- _About this task_
Reproduce each of the records below word for word, without the pictures.

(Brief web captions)
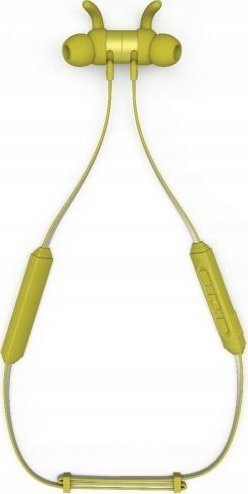 Kufje in-ear Bluetooth Kygo E4/1000, pa tela, 6 orë bateri, ngjyrë lemon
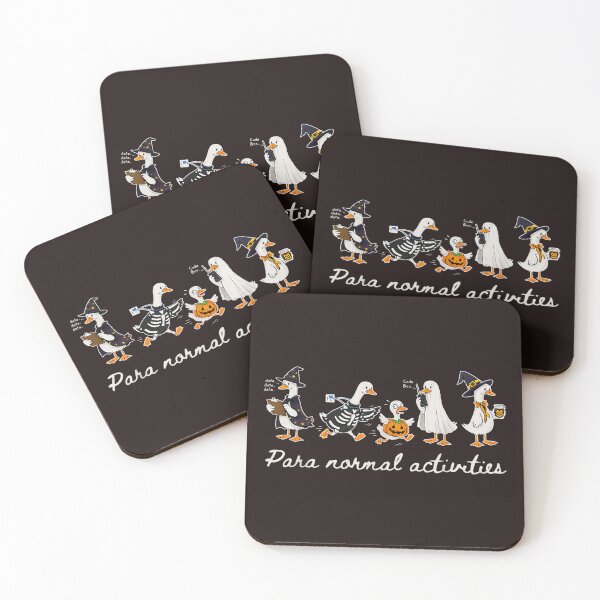 Item preview, Para Normal Activities Halloween Cute Silly Goose SPED Paraeducator designed and sold by mari-kayden.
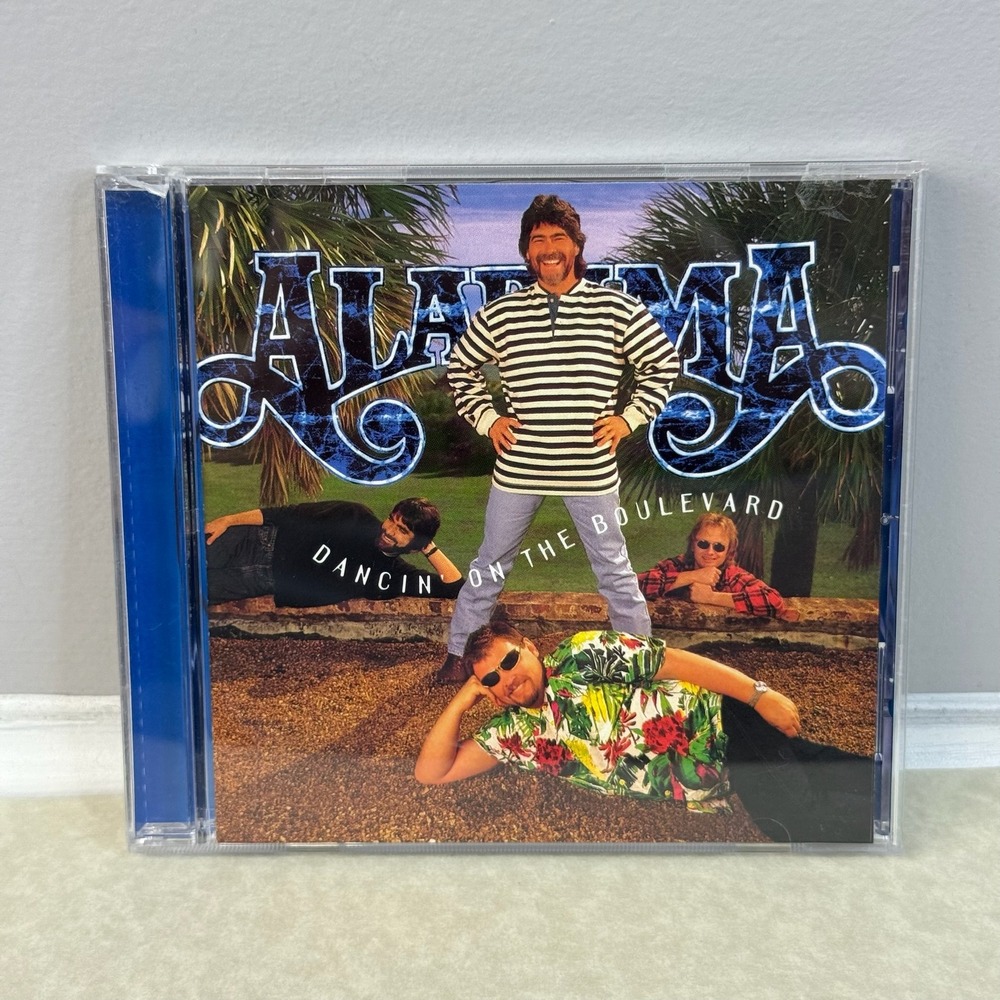 Alabama:‎ Dancin on the Boulevard (CD 1991 RCA Records) Country
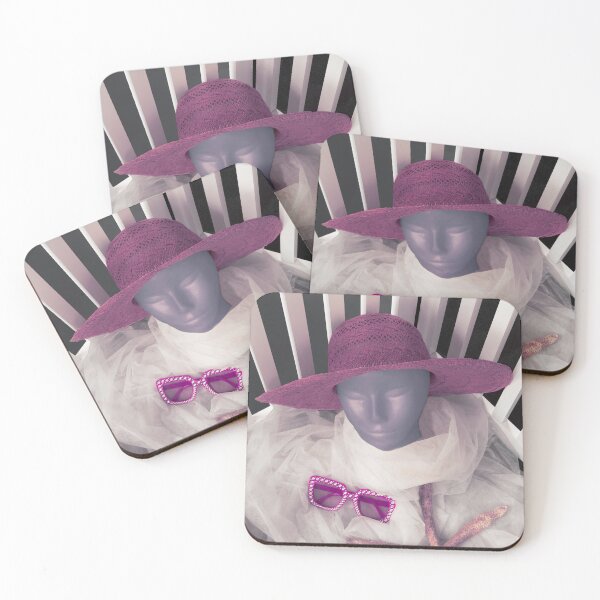 Item preview, Beach hat scene starfish, sunglasses & model designed and sold by MYTOPSHELF.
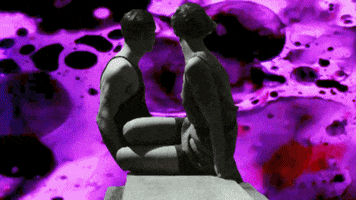 Black And White Girl GIF by Gisela Guzmán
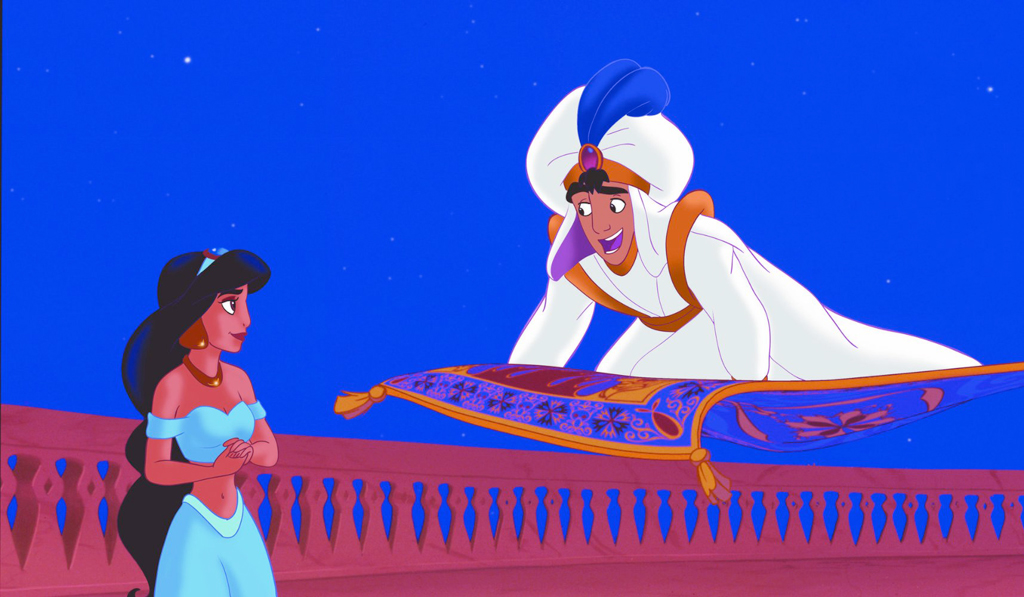 dans Aladdin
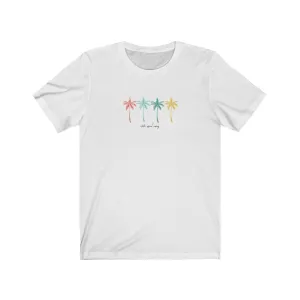 Palm Trees Short Sleeve Tee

- _Written response_
 Kufje in-ear Bluetooth Kygo E4/1000, pa tela, 6 orë bateri, ngjyrë lemon
 Item preview, Para Normal Activities Halloween Cute Silly Goose SPED Paraeducator designed and sold by mari-kayden.
 Alabama:‎ Dancin on the Boulevard (CD 1991 RCA Records) Country
 Item preview, Beach hat scene starfish, sunglasses & model designed and sold by MYTOPSHELF.
 Black And White Girl GIF by Gisela Guzmán
 dans Aladdin
 Palm Trees Short Sleeve Tee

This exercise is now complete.